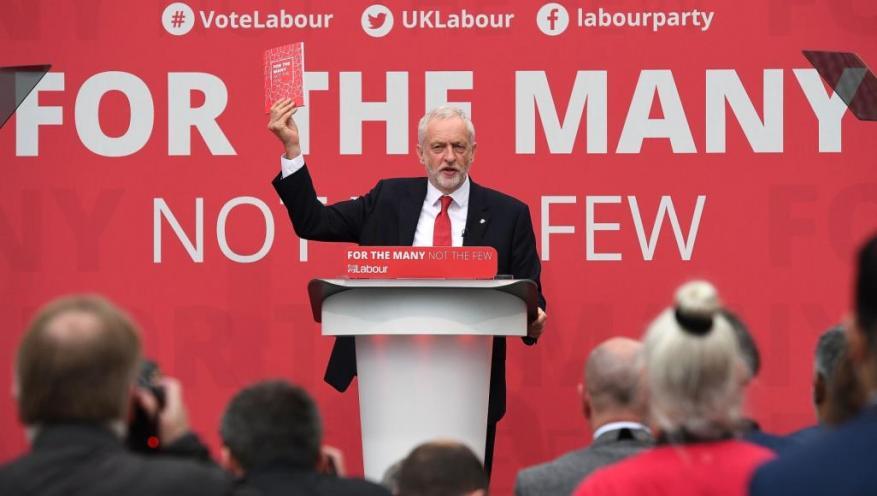 """حزب """"العمال"""" البريطاني يتعهد بوقف مبيعات السلاح للسعودية"""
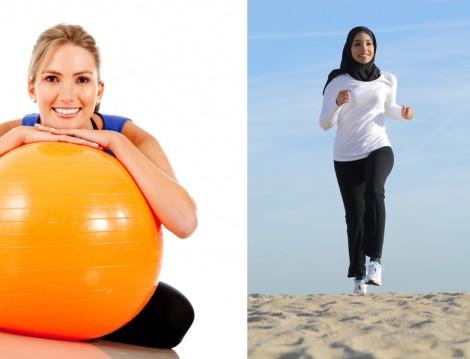 Yeni Yılda Spor ve Egzersiz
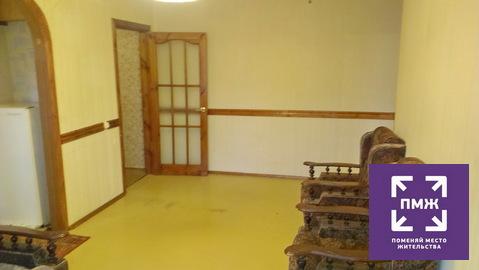3-комнатная квартира в Советском районе - Фото 3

* * * *

ASSIGNMENT:
Set aside the pictures. Then return every line of the material above verbatim.

COMPLETED EXERCISE:
 """حزب """"العمال"""" البريطاني يتعهد بوقف مبيعات السلاح للسعودية"""
 Yeni Yılda Spor ve Egzersiz
3-комнатная квартира в Советском районе - Фото 3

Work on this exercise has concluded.